%%

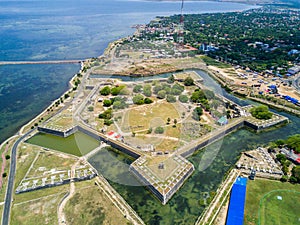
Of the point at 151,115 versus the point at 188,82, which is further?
the point at 188,82

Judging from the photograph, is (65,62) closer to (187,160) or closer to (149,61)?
(149,61)

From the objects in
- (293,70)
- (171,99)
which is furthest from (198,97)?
(293,70)

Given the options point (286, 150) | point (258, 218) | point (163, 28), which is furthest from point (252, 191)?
point (163, 28)

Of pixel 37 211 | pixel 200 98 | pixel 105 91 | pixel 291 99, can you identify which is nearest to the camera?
pixel 37 211

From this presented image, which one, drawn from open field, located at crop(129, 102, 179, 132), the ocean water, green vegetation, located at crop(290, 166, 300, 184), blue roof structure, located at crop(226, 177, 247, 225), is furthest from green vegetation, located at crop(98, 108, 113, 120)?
green vegetation, located at crop(290, 166, 300, 184)

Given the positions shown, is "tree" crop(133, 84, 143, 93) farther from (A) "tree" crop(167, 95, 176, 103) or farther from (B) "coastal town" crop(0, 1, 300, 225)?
(A) "tree" crop(167, 95, 176, 103)

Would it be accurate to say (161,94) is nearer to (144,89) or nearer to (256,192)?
(144,89)

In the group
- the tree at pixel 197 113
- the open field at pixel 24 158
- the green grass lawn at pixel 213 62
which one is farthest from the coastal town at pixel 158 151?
the green grass lawn at pixel 213 62
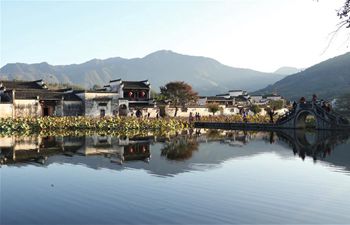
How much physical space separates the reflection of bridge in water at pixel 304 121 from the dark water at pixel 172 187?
20414 millimetres

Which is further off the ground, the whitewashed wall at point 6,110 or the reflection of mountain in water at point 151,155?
the whitewashed wall at point 6,110

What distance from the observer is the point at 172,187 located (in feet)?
48.0

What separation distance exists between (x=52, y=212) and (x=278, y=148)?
21264 mm

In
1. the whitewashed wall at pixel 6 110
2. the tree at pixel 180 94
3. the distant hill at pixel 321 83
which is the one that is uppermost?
the distant hill at pixel 321 83

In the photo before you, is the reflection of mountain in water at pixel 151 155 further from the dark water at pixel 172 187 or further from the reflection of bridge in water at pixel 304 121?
the reflection of bridge in water at pixel 304 121

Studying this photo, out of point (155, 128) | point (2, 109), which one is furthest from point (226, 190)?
point (2, 109)

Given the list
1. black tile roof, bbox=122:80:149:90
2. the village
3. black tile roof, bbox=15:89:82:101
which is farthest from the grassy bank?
black tile roof, bbox=122:80:149:90

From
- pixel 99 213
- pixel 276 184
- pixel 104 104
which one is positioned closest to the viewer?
pixel 99 213


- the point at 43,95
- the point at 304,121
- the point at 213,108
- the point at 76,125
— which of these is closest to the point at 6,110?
the point at 43,95

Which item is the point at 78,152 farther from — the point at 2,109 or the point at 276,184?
the point at 2,109

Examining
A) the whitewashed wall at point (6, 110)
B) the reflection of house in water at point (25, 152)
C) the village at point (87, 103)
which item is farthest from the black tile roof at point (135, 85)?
the reflection of house in water at point (25, 152)

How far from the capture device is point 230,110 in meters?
87.1

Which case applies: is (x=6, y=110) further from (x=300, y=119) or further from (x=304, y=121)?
(x=304, y=121)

%%

Convert the listing above into a JSON array of strings with one string per line. Omit blank lines and the picture markers.

FULL OUTPUT -
[
  "Of the point at 151,115 versus the point at 188,82, which is further?",
  "the point at 188,82",
  "Judging from the photograph, is (65,62) closer to (187,160) or closer to (149,61)?",
  "(149,61)",
  "From the objects in",
  "- (293,70)",
  "- (171,99)",
  "which is furthest from (198,97)?",
  "(293,70)",
  "Given the options point (286, 150) | point (258, 218) | point (163, 28), which is furthest from point (252, 191)?",
  "point (163, 28)",
  "Of pixel 37 211 | pixel 200 98 | pixel 105 91 | pixel 291 99, can you identify which is nearest to the camera?",
  "pixel 37 211",
  "From this presented image, which one, drawn from open field, located at crop(129, 102, 179, 132), the ocean water, green vegetation, located at crop(290, 166, 300, 184), blue roof structure, located at crop(226, 177, 247, 225), is furthest from green vegetation, located at crop(98, 108, 113, 120)?",
  "green vegetation, located at crop(290, 166, 300, 184)",
  "Given the positions shown, is \"tree\" crop(133, 84, 143, 93) farther from (A) \"tree\" crop(167, 95, 176, 103) or farther from (B) \"coastal town\" crop(0, 1, 300, 225)?",
  "(A) \"tree\" crop(167, 95, 176, 103)",
  "Would it be accurate to say (161,94) is nearer to (144,89) or nearer to (256,192)?",
  "(144,89)",
  "In the group",
  "- the tree at pixel 197 113",
  "- the open field at pixel 24 158",
  "- the green grass lawn at pixel 213 62",
  "which one is farthest from the coastal town at pixel 158 151?",
  "the green grass lawn at pixel 213 62",
  "How much physical space separates the reflection of bridge in water at pixel 304 121 from the dark water at pixel 172 187?",
  "20414 millimetres",
  "Which is further off the ground, the whitewashed wall at point 6,110 or the reflection of mountain in water at point 151,155?",
  "the whitewashed wall at point 6,110",
  "What distance from the observer is the point at 172,187 located (in feet)?",
  "48.0",
  "What separation distance exists between (x=52, y=212) and (x=278, y=148)?",
  "21264 mm",
  "In",
  "1. the whitewashed wall at pixel 6 110",
  "2. the tree at pixel 180 94",
  "3. the distant hill at pixel 321 83",
  "which is the one that is uppermost?",
  "the distant hill at pixel 321 83",
  "In the photo before you, is the reflection of mountain in water at pixel 151 155 further from the dark water at pixel 172 187 or further from the reflection of bridge in water at pixel 304 121?",
  "the reflection of bridge in water at pixel 304 121",
  "Studying this photo, out of point (155, 128) | point (2, 109), which one is furthest from point (226, 190)?",
  "point (2, 109)",
  "Given the list",
  "1. black tile roof, bbox=122:80:149:90",
  "2. the village",
  "3. black tile roof, bbox=15:89:82:101",
  "which is farthest from the grassy bank?",
  "black tile roof, bbox=122:80:149:90",
  "From",
  "- pixel 99 213",
  "- pixel 276 184",
  "- pixel 104 104",
  "which one is positioned closest to the viewer?",
  "pixel 99 213",
  "- the point at 43,95",
  "- the point at 304,121",
  "- the point at 213,108",
  "- the point at 76,125",
  "— which of these is closest to the point at 6,110?",
  "the point at 43,95",
  "Which item is the point at 78,152 farther from — the point at 2,109 or the point at 276,184?",
  "the point at 2,109",
  "Examining",
  "A) the whitewashed wall at point (6, 110)",
  "B) the reflection of house in water at point (25, 152)",
  "C) the village at point (87, 103)",
  "which item is farthest from the black tile roof at point (135, 85)?",
  "the reflection of house in water at point (25, 152)",
  "How far from the capture device is point 230,110 in meters?",
  "87.1",
  "Which case applies: is (x=6, y=110) further from (x=300, y=119) or further from (x=304, y=121)?",
  "(x=304, y=121)"
]